TRY IT =>
Starting at the line that contains "Restaurangen på First Camp Sibbarp-Malmö.", reproduce only the lines through the end of the data, exactly, including both the first and the last; skip the pictures.

Captioned web image data:
···

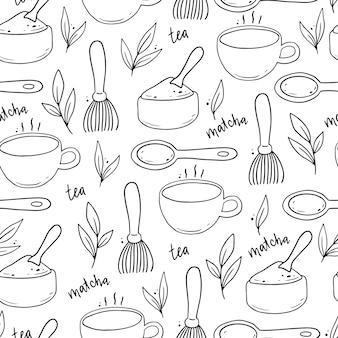 手描き抹茶成分と伝統的な儀式の要素のシームレスなパターン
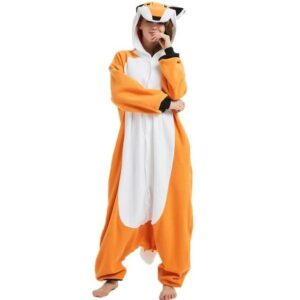 Amazing Fox Adult Onesie Hooded Outfit Kigurumi Pajama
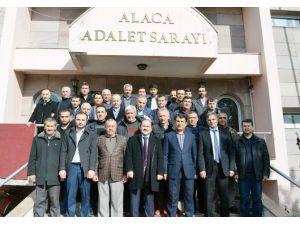 Kemal Kılıçdaroğlu Hakkında Suç Duyurusu
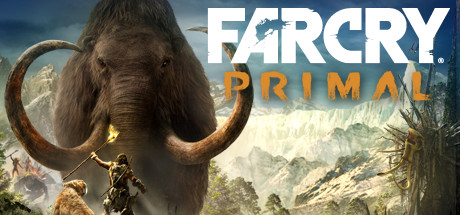 Far Cry Primal Download Free PC Game Direct Link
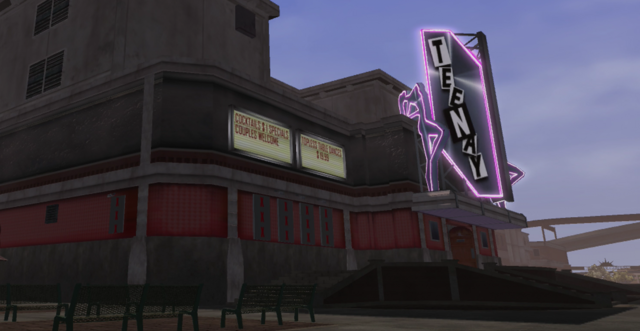 File:Tee'N'Ay - exterior corner in Saints Row.png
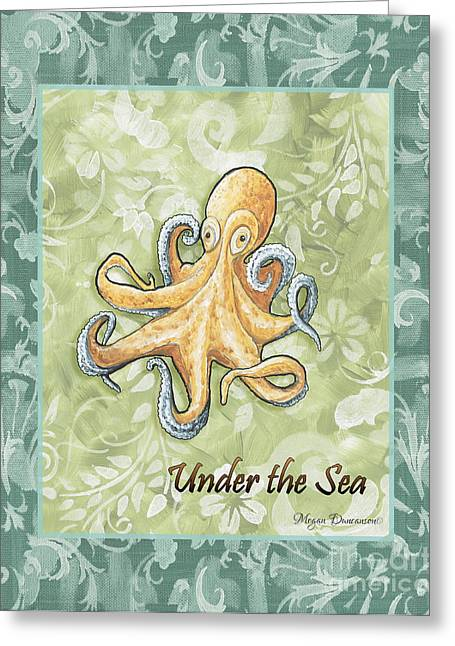 Licensor Greeting Cards - Coastal Octopus Painting Whimsical Damask Pattern UNDER THE SEA Greeting Card by Megan Duncanson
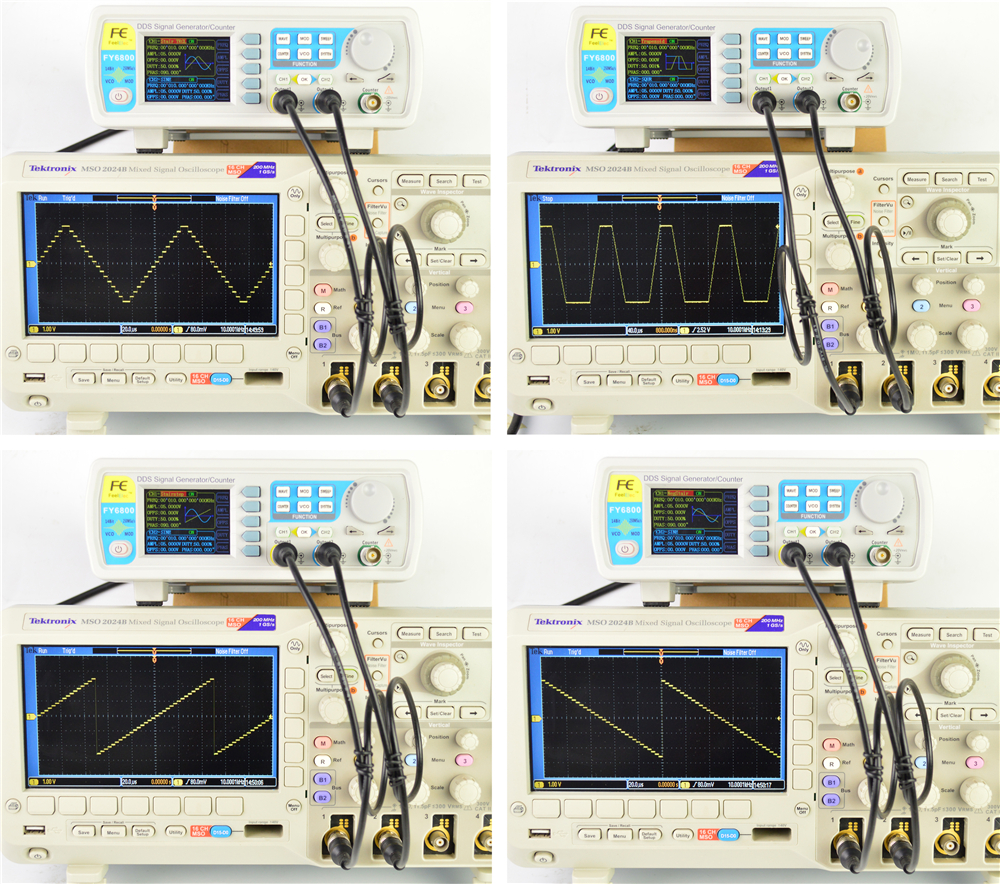 FY6800 2-Channel DDS Arbitrary Waveform Signal Generator 14bits 250MSa/s Sine Square Pulse Frequency Meter VCO Modulation 34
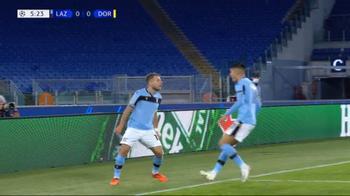 feed partita LAZIO DORTMUND il gol di immobile dopo 6 min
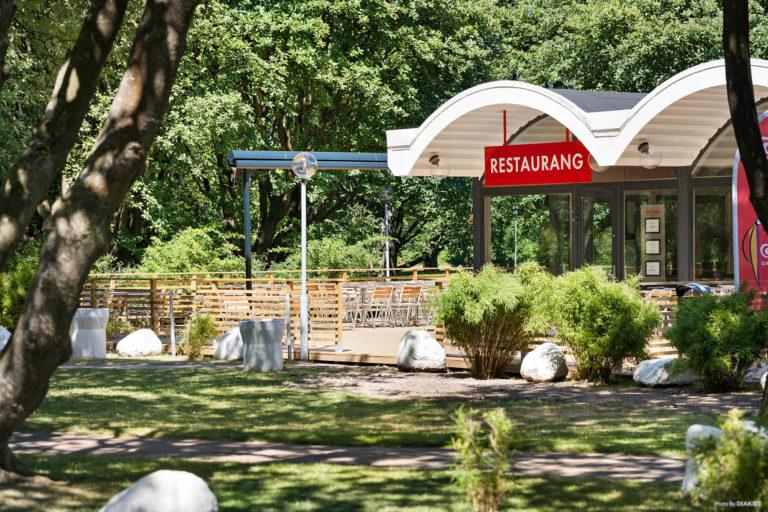Restaurangen på First Camp Sibbarp-Malmö.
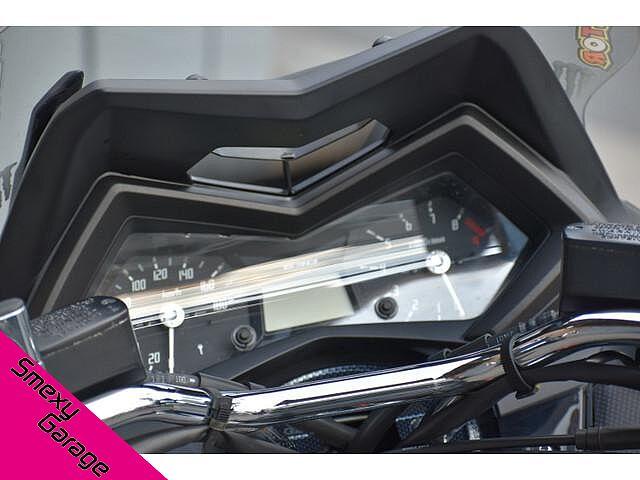 TMAX530 オーバーマフラーカスタム 逆輸入車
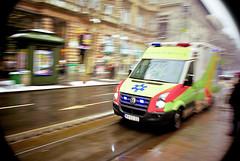no time to lose (gergosan) Tags: budapest ambulance nagykrt siren ment szirna mainringroad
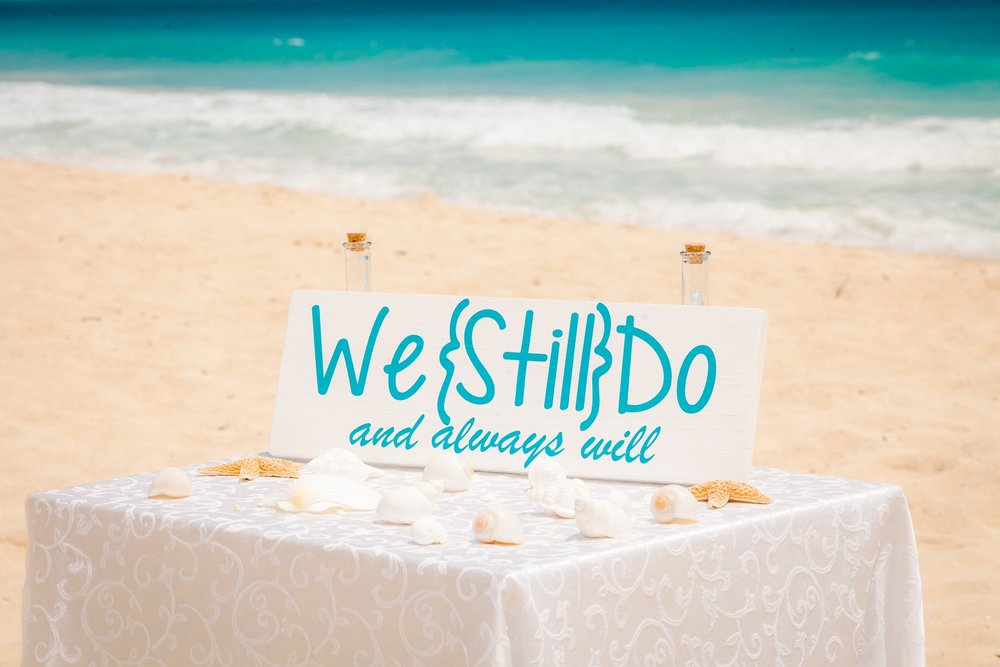 Vow renewal ceremony at Waimanalo Beach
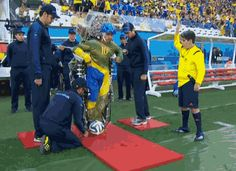 Paraplegic kicks off the 2014 World Cup with the help of a robotic exoskeleton!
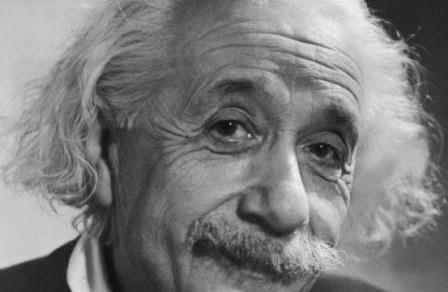 Frases de Albert Einstein de amor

···

RESPONSE TO THE EXERCISE =>
Restaurangen på First Camp Sibbarp-Malmö.
 TMAX530 オーバーマフラーカスタム 逆輸入車
no time to lose (gergosan) Tags: budapest ambulance nagykrt siren ment szirna mainringroad
 Vow renewal ceremony at Waimanalo Beach
 Paraplegic kicks off the 2014 World Cup with the help of a robotic exoskeleton!
 Frases de Albert Einstein de amor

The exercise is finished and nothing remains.